In addition to these unsecured investments, we also make secured investments in the form of securities purchased under agreements to resell secured by U.S. Treasury, U.S. government guaranteed, or agency obligations with current term limits of
up to 95 days to maturity and in the form of MBS and HFA securities that are directly or indirectly supported by underlying mortgage loans.
We actively monitor our investment credit exposures and the credit quality of our counterparties, including assessments of each counterparty's financial performance, capital adequacy, sovereign support, and collateral quality and performance, as well as related market signals such as equity prices and credit default swap spreads. We may reduce or suspend credit limits and/or seek to reduce existing exposures, as appropriate, as a result of these monitoring activities.

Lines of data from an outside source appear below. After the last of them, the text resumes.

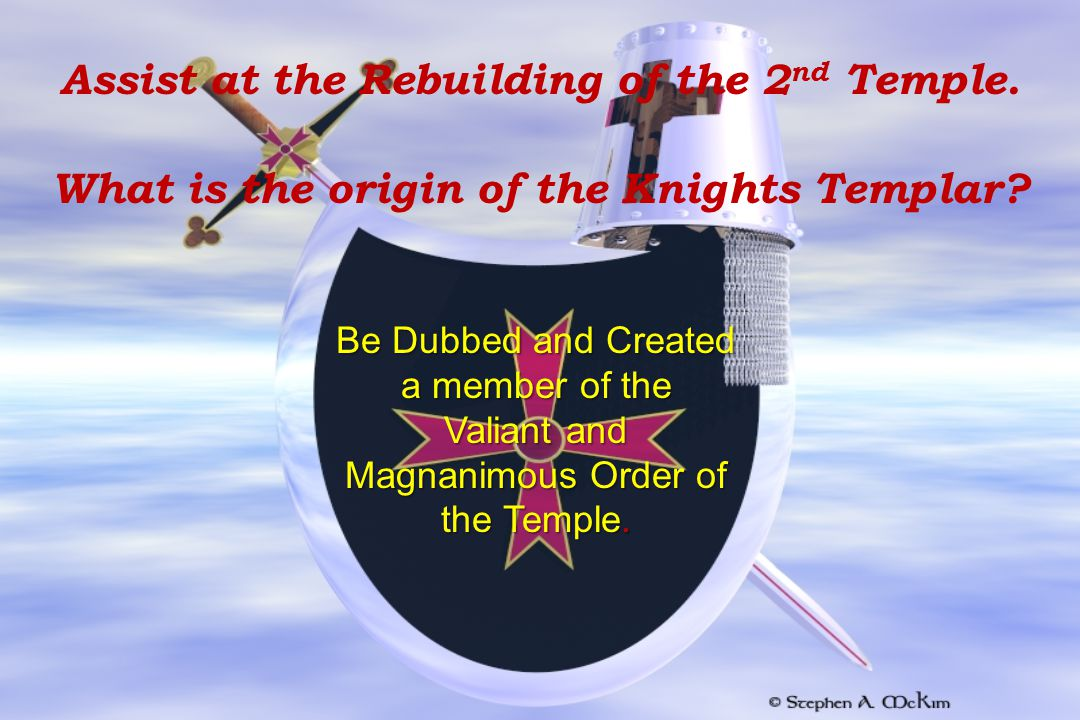 Assist at the Rebuilding of the 2nd Temple.
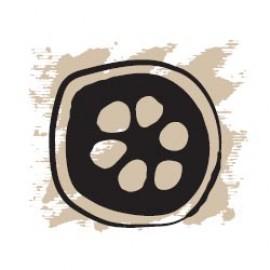 Масло Бабассу рафинированное МиКо, 50мл, , 25.00 руб., Масло Бабассу рафинированное МиКо, 50мл, Ми&Ко - 100% натуральная косметика, Твердые масла
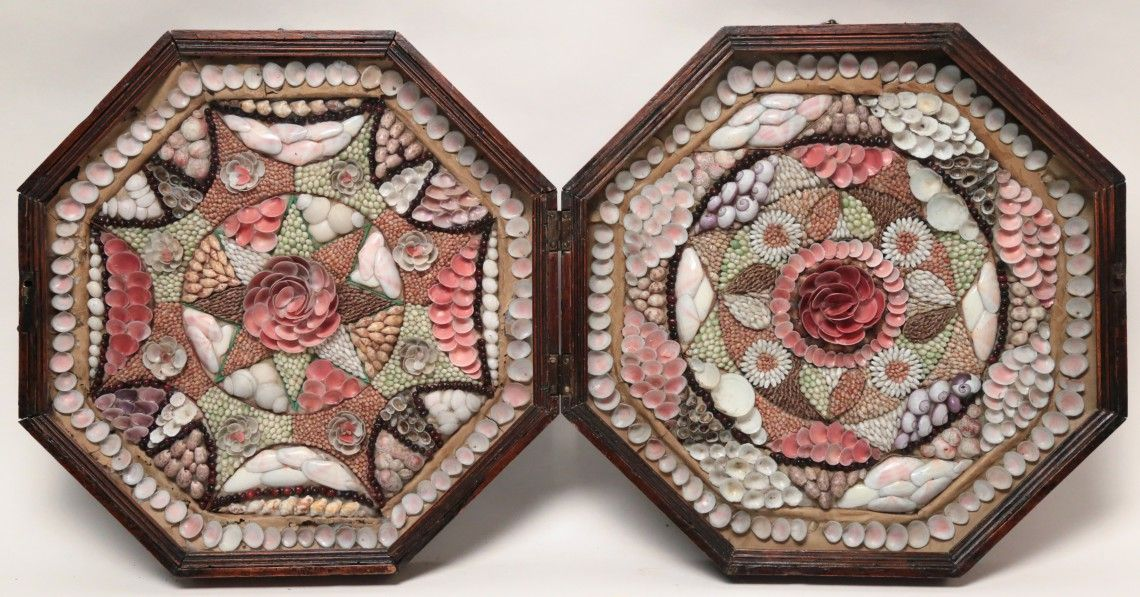 19th Century Double Sailor's Valentine | October 11, 2014 Auction at Rafael Osona Auctions Nantucket, MA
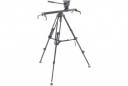 H Head, S8 Slider, Tripod with Mid-level spreader, RC-20 Case, S8 Case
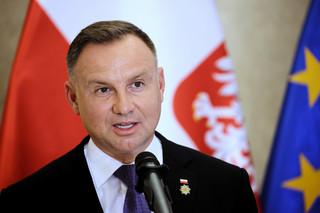 Andrzej Duda o lex TVN: To bardzo kontrowersyjne rozwiązanie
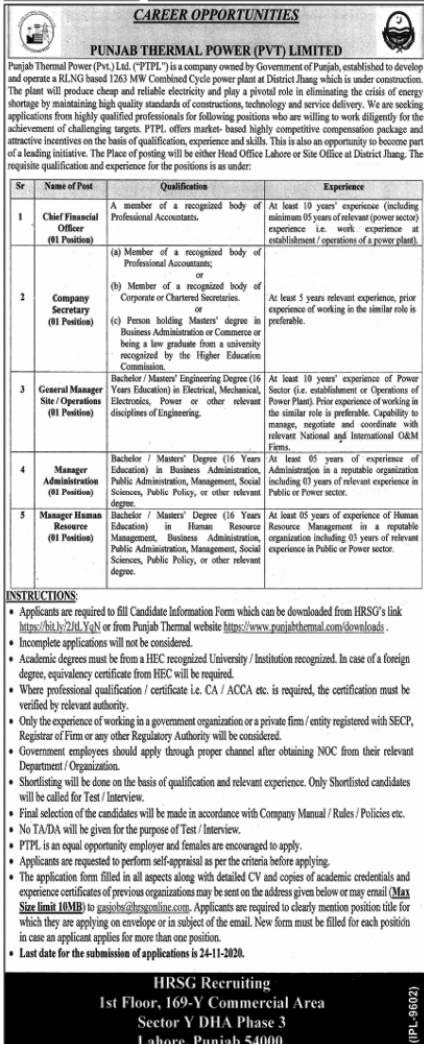 Punjab Thermal Power Jobs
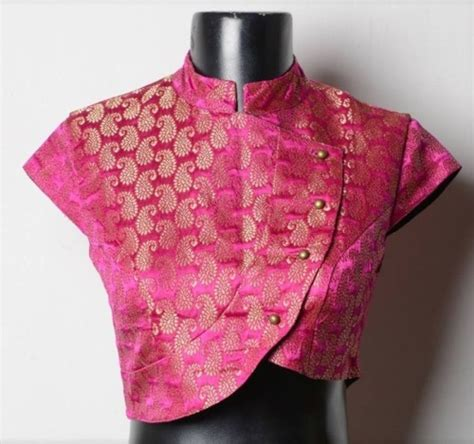design jacket blouse 15 alluring look bridal blouse designs fashion in 2018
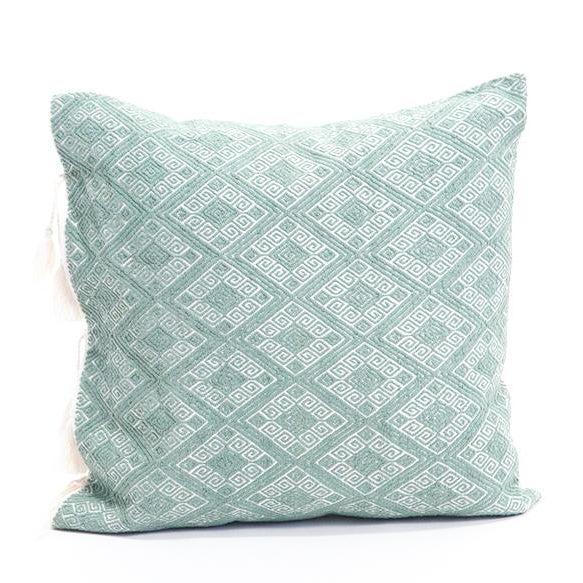 "Image of Sage Green Diamond Handwoven Pillow - 18""x18"""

Table 12 - Credit Ratings of Investments at Carrying Value
(dollars in thousands)
As of September 30, 2025
Long-Term Credit Rating
Investment Category Triple-A Double-A Single-A Unrated
Money-market instruments: (1)
Interest-bearing deposits $ - $ 514,150 $ 1,337,833 $ -
Securities purchased under agreements to resell - - 5,500,000 -
Federal funds sold - 1,300,000 3,005,000 -
Total money-market instruments - 1,814,150 9,842,833 -
Investment securities:(2)
Non-MBS:
U.S. Treasury obligations - 4,754,129 - -
Corporate bonds - - - 1,338
U.S. government-owned corporations - 230,967 - -
GSE - 96,730 - -
Supranational institutions 323,753 - - -
HFA securities 5,622 40,766 - -
Total non-MBS 329,375 5,122,592 - 1,338
MBS:
U.S. government guaranteed - single-family - 126,169 - -
U.S. government guaranteed - multifamily - 452,802 - -
GSE - single-family - 2,238,431 - -
GSE - multifamily - 8,293,305 - -
Total MBS - 11,110,707 - -
Total investment securities 329,375 16,233,299 - 1,338
Total investments $ 329,375 $ 18,047,449 $ 9,842,833 $ 1,338
_______________________
(1) The counterparty NRSRO rating is used for money-market instruments. Counterparty ratings are obtained from Moody's, Fitch, Inc. (Fitch), and S&P and are each as of September 30, 2025. If there is a split rating, the lowest rating is used. In certain instances where a counterparty is unrated, the Bank may assign a deemed rating to the counterparty and that deemed rating is used.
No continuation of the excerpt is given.